In the listing below, take the lines starting at the one containing "From the point of" and ending at the one containing "4.02 meters". Rewrite only those lines, substituting "image" for every "photograph" and leaving everything else unchanged.
^^^^
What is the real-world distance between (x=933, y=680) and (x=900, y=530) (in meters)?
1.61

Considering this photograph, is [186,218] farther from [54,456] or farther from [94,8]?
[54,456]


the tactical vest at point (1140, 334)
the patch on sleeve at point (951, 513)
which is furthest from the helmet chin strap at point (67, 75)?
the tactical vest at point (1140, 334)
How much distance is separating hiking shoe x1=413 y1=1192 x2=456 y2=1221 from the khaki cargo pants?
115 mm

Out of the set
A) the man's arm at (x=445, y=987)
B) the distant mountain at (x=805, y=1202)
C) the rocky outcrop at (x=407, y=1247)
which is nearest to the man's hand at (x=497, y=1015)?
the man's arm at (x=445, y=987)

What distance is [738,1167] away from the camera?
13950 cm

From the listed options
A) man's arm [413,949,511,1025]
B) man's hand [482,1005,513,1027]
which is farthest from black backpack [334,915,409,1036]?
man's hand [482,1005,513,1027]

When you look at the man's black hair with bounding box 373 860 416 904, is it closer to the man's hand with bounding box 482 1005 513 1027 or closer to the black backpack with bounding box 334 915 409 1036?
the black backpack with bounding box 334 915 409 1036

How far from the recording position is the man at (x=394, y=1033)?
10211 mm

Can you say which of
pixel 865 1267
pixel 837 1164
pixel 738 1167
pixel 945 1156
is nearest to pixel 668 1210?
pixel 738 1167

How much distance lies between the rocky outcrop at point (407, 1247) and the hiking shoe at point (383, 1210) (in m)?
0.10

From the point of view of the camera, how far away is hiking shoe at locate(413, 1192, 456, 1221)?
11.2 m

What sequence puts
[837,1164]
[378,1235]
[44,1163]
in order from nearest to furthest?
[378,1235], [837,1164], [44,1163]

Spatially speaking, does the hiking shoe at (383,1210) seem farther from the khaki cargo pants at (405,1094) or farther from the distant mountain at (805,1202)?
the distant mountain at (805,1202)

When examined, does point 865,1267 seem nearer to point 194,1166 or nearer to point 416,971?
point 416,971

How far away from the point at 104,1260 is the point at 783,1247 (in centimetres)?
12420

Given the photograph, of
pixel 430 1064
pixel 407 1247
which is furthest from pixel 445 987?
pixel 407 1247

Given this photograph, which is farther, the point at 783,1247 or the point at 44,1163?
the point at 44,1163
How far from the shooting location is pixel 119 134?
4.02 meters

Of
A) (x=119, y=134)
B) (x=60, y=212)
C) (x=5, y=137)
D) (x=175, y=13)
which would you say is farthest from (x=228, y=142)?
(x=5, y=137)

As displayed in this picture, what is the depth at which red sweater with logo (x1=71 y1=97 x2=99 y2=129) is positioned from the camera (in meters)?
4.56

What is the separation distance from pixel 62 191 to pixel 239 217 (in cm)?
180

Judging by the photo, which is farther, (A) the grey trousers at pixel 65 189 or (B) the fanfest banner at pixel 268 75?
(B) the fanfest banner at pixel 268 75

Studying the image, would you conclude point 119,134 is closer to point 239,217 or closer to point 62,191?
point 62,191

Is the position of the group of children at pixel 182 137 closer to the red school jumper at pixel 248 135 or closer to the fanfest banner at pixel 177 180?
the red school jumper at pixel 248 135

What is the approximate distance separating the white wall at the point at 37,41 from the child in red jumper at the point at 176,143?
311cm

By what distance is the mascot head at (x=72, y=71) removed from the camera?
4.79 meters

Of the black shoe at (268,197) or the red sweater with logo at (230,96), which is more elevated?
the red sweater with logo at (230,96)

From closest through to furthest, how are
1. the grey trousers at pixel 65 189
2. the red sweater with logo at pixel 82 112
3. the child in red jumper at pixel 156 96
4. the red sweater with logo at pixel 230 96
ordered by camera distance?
^^^^
> **Complete response**:
From the point of view of the camera, how far away is hiking shoe at locate(413, 1192, 456, 1221)?
11.2 m

What sequence puts
[837,1164]
[378,1235]
[44,1163]
in order from nearest to furthest?
[378,1235], [837,1164], [44,1163]

Spatially speaking, does the hiking shoe at (383,1210) seem farther from the khaki cargo pants at (405,1094) or farther from the distant mountain at (805,1202)?
the distant mountain at (805,1202)

When examined, does point 865,1267 seem nearer to point 194,1166 or nearer to point 416,971?
point 416,971

How far away from the point at 104,1260 is the point at 783,1247 (in centimetres)?
12420

Given the image, of
pixel 430 1064
pixel 407 1247
which is furthest from pixel 445 987?
pixel 407 1247

Given this image, which is farther, the point at 783,1247 or the point at 44,1163?
the point at 44,1163
How far from the shooting location is pixel 119 134?
4.02 meters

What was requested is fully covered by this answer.